「まめまめしい」という言葉があります。
児童文学者で今年(2022年)の1月に亡くなった松岡享子さんが原案を書いたこの絵本の中にも、えんどうまめばあさんとそらまめじいさんの二人が働きもので「まいにちあさからばんまで、くるくるとまめまめしくはたらいていましいた」と文章に使われています。
たぶん、その「まめまめしく」から、主人公の働きものの夫婦が「豆」の名前で呼ばれているのだと思います。
ただ、「まめまめしい」という言葉を漢字で書くと、「豆豆しい」とは出てきません。
「広辞苑」によると、「忠実忠実しい」と書くようです。
そして、その意味は「非常に誠実である」や「よく勤め働くさま」と出てきます。
この絵本のおじいさんとおばあさんは、とても働きものですから、やっぱり「まめまめしい」二人なのです。
ところが、この二人には一つだけ困ったことがありました。
それは、何かをしていても他にやりたいことが見つかると、ついそちらの方に手をつけてしまうことでした。
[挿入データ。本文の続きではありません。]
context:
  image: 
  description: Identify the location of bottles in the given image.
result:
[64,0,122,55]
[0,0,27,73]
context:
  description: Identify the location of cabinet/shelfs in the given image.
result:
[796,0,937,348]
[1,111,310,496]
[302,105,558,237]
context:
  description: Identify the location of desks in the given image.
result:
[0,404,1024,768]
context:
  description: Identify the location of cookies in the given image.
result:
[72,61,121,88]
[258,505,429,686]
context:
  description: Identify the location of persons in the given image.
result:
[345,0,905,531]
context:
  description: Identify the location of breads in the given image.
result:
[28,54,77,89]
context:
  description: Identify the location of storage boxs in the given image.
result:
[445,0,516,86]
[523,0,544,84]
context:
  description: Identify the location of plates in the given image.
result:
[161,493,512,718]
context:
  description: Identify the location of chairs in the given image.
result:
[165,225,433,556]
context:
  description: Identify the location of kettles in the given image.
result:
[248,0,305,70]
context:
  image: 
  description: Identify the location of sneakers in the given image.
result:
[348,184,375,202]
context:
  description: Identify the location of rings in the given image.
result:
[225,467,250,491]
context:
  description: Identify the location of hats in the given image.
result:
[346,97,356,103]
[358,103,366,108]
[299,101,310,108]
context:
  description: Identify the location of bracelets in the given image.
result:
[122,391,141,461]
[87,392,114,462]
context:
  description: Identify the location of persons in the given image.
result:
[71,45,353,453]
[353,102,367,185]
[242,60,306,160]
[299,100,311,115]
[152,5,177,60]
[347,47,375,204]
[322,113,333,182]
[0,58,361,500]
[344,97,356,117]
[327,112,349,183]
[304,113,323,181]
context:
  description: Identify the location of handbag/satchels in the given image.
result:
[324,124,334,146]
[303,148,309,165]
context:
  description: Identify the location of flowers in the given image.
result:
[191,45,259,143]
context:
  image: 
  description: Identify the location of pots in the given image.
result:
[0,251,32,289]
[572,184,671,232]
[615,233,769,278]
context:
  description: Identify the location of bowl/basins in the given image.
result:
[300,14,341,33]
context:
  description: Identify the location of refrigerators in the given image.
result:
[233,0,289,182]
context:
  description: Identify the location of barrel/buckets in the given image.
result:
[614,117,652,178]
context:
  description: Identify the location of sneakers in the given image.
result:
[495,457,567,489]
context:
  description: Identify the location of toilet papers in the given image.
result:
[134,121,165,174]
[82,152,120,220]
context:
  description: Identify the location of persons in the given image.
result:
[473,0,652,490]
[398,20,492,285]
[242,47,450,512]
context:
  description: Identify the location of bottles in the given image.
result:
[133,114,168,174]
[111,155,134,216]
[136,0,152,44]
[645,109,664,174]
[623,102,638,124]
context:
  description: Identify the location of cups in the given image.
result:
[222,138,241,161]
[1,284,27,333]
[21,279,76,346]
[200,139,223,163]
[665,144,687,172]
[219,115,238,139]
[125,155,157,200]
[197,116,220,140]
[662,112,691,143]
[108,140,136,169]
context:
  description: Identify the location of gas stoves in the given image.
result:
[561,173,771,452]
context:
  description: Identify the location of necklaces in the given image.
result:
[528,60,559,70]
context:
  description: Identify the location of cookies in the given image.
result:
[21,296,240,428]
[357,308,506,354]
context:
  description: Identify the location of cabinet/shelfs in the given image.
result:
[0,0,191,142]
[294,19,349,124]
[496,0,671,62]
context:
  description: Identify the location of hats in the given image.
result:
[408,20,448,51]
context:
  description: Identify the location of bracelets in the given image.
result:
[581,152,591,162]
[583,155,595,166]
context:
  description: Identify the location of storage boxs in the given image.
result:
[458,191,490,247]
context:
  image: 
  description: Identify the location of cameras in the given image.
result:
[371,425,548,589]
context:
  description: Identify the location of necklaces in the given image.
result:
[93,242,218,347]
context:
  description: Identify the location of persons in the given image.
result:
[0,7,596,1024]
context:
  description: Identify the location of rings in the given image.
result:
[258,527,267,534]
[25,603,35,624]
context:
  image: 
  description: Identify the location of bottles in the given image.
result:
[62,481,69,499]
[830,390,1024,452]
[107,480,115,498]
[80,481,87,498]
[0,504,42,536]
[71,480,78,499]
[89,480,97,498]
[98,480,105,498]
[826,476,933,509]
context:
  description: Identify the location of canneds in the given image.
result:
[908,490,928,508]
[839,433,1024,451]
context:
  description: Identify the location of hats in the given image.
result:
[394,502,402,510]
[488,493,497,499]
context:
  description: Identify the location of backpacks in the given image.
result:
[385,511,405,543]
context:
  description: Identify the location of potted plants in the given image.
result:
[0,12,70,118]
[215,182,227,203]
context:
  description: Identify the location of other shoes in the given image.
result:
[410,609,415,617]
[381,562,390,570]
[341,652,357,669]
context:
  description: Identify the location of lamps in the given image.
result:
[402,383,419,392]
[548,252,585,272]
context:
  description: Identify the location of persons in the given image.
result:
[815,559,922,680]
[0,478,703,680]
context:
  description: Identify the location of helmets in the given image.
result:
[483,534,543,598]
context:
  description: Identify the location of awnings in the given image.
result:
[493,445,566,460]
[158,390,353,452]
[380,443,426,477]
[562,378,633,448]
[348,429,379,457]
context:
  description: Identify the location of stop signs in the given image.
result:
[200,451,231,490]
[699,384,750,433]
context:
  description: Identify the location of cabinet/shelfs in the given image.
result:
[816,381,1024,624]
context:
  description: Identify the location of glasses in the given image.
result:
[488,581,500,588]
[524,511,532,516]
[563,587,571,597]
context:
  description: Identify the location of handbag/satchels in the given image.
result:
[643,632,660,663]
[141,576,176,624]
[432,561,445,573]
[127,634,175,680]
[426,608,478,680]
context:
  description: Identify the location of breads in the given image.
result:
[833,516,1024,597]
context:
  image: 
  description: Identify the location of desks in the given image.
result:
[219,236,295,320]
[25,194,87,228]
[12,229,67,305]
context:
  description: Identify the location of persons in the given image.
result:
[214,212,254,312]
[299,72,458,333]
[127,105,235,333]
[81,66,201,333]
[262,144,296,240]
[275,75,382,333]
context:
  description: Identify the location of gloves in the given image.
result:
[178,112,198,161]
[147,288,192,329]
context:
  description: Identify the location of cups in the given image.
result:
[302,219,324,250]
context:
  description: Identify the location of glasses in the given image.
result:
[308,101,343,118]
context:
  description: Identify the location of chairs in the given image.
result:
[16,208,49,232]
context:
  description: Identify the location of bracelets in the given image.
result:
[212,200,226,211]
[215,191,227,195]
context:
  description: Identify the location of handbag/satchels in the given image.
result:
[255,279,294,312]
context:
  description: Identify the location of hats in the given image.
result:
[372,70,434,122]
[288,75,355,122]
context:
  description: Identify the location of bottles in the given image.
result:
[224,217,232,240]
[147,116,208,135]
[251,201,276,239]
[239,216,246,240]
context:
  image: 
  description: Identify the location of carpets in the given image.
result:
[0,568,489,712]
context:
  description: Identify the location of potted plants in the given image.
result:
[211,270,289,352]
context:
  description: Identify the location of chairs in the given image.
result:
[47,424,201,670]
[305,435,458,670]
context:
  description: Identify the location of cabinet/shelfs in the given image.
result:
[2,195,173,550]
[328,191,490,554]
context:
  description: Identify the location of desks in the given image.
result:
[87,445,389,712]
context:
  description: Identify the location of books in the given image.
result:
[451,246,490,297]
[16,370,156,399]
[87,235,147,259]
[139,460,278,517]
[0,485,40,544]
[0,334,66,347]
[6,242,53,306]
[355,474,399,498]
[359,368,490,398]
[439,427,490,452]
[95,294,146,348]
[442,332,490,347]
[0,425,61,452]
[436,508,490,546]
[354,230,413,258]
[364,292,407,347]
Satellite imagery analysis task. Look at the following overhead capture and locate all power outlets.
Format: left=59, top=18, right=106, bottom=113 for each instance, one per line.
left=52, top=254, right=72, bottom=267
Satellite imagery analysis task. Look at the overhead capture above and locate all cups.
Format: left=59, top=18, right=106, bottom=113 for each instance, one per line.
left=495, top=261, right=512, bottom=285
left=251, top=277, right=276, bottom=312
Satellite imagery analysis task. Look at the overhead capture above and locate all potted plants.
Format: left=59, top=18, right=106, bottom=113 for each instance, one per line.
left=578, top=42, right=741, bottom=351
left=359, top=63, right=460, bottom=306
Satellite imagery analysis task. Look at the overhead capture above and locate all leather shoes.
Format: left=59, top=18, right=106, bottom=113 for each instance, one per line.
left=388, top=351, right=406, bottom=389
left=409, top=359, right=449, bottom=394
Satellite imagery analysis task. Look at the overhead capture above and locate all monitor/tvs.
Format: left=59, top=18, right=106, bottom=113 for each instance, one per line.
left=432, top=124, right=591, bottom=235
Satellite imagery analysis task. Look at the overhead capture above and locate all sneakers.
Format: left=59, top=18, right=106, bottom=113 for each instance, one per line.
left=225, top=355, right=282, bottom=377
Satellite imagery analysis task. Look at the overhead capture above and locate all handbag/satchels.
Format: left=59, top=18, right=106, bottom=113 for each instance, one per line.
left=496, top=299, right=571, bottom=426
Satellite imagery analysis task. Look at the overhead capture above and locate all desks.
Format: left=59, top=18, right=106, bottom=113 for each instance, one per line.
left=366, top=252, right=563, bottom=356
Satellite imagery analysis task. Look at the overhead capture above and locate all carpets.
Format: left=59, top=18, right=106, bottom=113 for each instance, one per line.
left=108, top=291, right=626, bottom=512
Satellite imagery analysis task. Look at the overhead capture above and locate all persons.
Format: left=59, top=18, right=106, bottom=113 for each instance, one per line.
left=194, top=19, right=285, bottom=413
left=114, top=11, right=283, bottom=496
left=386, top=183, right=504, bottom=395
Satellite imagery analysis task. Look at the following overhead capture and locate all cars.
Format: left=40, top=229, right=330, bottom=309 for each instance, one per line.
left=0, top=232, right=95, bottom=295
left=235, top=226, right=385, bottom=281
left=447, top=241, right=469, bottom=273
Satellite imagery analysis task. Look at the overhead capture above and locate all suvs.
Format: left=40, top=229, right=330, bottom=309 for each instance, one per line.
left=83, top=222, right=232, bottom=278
豆のツルが伸びてきたので支柱を立てないとと思いついて、畑に行くと草だらけ。
なので、まず草とりをして、その次はその草をうさぎにあげようとうさぎ小屋に向かいます。
あれれ、豆の支柱はどうしたのかな。
こんな風に二人の生活はどんどん広がっていきます。
豆の支柱を立てることを思い出したのは、夜中になってから。
これでは「まめまめしく」にもなります。
この絵本のはじめに、松岡享子さんのこんな言葉が載っています。
―「暮らす」ということが大事。いそがしく、たのしくね。
松岡さんもきっとそんな風に暮らしていたのでしょうね。